Source. (Click to enlarge)

April 29

Military events: Mississippi operations/Vicksburg: Grierson’s Raid: At 3 a.m., US Col. Grierson learns that he has arrived at Grand Gulf too soon – Grant has not yet landed. Waiting around would be suicidal, so Grierson decides to go to Baton Rouge. In masterful deception, he paroles 21 military prisoners after letting them hear him and his officers discuss the best way to Grand Gulf and Natchez. As well, he lets a civilian prisoner escape after discussing a ride to Natchez within his hearing. Grierson then sends off a battalion to create a diversion in the west while his remaining force slips off to the east. The battalion rejoins them after leading Confederates on a wild goose chase. As for progress after that, one of the Federal sergeants later commented, “I do not think we missed traveling towards any point on the compass.” The raiders reach Brookhaven where they take and parole many prisoners, capture a mule train carrying sugar, and destroy the railroad depot and tracks. After leaving town, they ride on after dark and camp some eight miles away. (14)

Meanwhile, north of Vicksburg, US General Sherman launches an impressive diversionary attack on Haynes Bluff with 10 regiments on 10 steamers, eight gunboats and an armada of mortar boats. South of the city, Grant is at Hard Times, Louisiana, loading troops for transport across the Mississippi River. US Admiral Porters starts bombarding Grand Gulf, Mississippi, with seven ironclads. Fortified Confederate artillery return fire. The artillery duel there lasts for six hours, stopping after the defenders of Grand Gulf temporarily run out of ammunition. Meanwhile, CS General Bowen, in Grand Gulf, can see at least half a dozen troop transports on the far shore. However, Grant – knowing that public opinion in the north will not tolerate failure – decides to move his force further south, forcing the Southerners to extend their line. (8, 21)
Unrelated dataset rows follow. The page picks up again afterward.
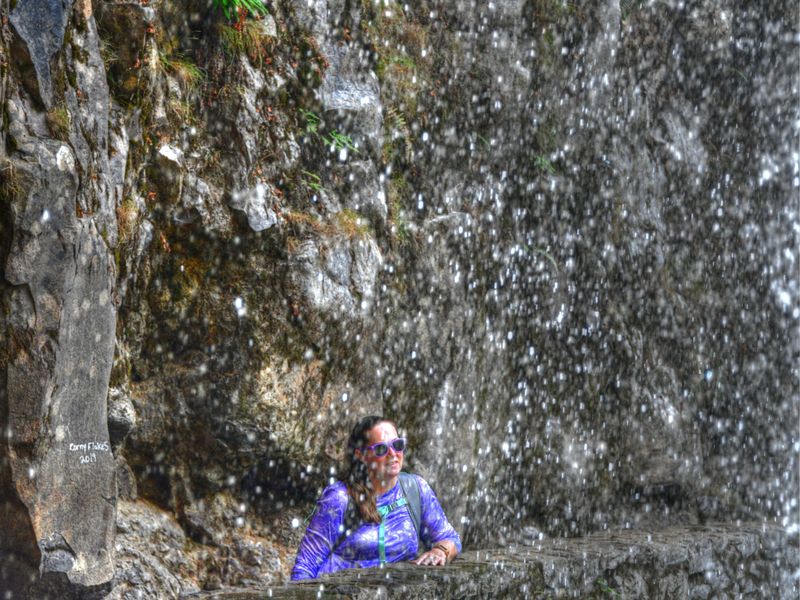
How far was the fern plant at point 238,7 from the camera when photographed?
17.6 feet

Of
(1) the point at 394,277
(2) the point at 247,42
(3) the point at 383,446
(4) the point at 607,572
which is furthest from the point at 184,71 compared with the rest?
(4) the point at 607,572

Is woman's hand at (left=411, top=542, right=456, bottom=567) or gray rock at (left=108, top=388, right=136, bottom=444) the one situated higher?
gray rock at (left=108, top=388, right=136, bottom=444)

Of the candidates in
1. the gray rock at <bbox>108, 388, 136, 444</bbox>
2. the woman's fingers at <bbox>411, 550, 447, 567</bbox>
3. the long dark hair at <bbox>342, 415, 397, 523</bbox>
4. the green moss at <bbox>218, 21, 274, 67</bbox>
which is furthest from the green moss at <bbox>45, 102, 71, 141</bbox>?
the woman's fingers at <bbox>411, 550, 447, 567</bbox>

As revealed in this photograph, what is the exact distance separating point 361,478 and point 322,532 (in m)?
0.29

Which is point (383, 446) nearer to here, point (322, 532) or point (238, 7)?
point (322, 532)

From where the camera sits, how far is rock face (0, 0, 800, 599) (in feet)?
12.0

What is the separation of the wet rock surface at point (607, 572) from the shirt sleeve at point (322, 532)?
0.15 m

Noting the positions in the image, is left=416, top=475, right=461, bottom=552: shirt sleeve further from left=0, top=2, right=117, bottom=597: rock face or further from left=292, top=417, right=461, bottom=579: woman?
left=0, top=2, right=117, bottom=597: rock face

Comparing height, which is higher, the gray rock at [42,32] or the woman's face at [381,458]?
the gray rock at [42,32]

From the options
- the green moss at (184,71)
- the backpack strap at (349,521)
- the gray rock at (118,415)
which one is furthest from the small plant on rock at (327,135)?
the backpack strap at (349,521)

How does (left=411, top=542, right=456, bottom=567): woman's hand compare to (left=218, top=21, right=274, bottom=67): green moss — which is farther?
(left=218, top=21, right=274, bottom=67): green moss

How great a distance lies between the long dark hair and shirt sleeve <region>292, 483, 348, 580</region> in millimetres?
56

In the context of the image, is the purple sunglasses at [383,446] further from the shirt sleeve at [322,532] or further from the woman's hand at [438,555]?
the woman's hand at [438,555]

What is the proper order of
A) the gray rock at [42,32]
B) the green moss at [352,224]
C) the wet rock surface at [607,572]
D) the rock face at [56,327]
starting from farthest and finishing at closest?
the green moss at [352,224] < the wet rock surface at [607,572] < the gray rock at [42,32] < the rock face at [56,327]
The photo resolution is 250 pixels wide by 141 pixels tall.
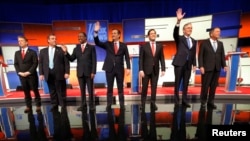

Chattanooga/Alabama/Georgia operations: Streight’s Raid: At Moulton, Alabama, CS General Nathan Bedford Forrest learns US Colonel Streight’s goal is to hit targets in northern Georgia. Forrest therefore divides his force in two, with one column under Colonel Roddey to follow Streight directly, while the other heads northeast to cut off the Federals’ escape. Streight and his men spend the day riding towards Blountsville and camp for the night in Day’s Gap. (4, 10)

Source 27, below.  (Click to enlarge)

Map of the Chancellorsville area. Source 27, below. (Click to enlarge)

Virginia operations/Chancellorsville: US General Hooker sends two infantry corps across the Rappahannock below Fredericksburg, while five corps march upriver, cross and then head east toward Fredericksburg to turn General Lee’s left flank (this massive movement has probably been ongoing since around April 26th, according to Civil War Home’s timeline for the Battle of Chancellorsville). (24) US cavalry under General George Stoneman raid through Spotsylvania County, working around General Lee’s force and hindering communication with Richmond. (16)

April 30

Battles and skirmishes: Chattanooga/Alabama/Georgia operations/Streight’s Raid: Day’s Gap, Crooked Creek, Hog Mountain. General Forrest and his men first attack Streight at Day’s Gap and then pursue him eastward.

Military events: Virginia operations/Chancellorsville: General Hooker reunites the right wing of the Army of the Potomac. CS General JEB Stuart’s cavalry is close by, gathering information for General Lee. Lee divides his army, leaving a covering force in Fredericksburg under General Early and marching out to meet the Federals. Hooker hears reports of a large Confederate force advancing toward him and orders his men to concentrate at Chancellorsville. Meanwhile, Longstreet, besieging Suffolk, hears word of Union troop movement in northern Virginia and assumes he will be called to reinforce Lee. (25)

Mississippi operations/Vicksburg: Grierson’s Raid: By now, four Confederate columns are converging on Grierson, and a 2400-man force has also been dispatched to cut the raiders off before they can reach Union-held Baton Rouge. The US Army is trying to help Grierson, but they are mislead as badly as the Confederates by his deceptions and launch raids into northern Mississippi. Grierson and his men continue south, following the railroad, reaching Summit by noon after they have destroyed every bridge, trestle and water tower along the way. (To understand the strategic importance of those water towers, as well as to enjoy some laughs, watch Buster Keaton’s The General [1926] – here, for instance. It’s also at Netflix, on the Internet Archive, and available in many other places.)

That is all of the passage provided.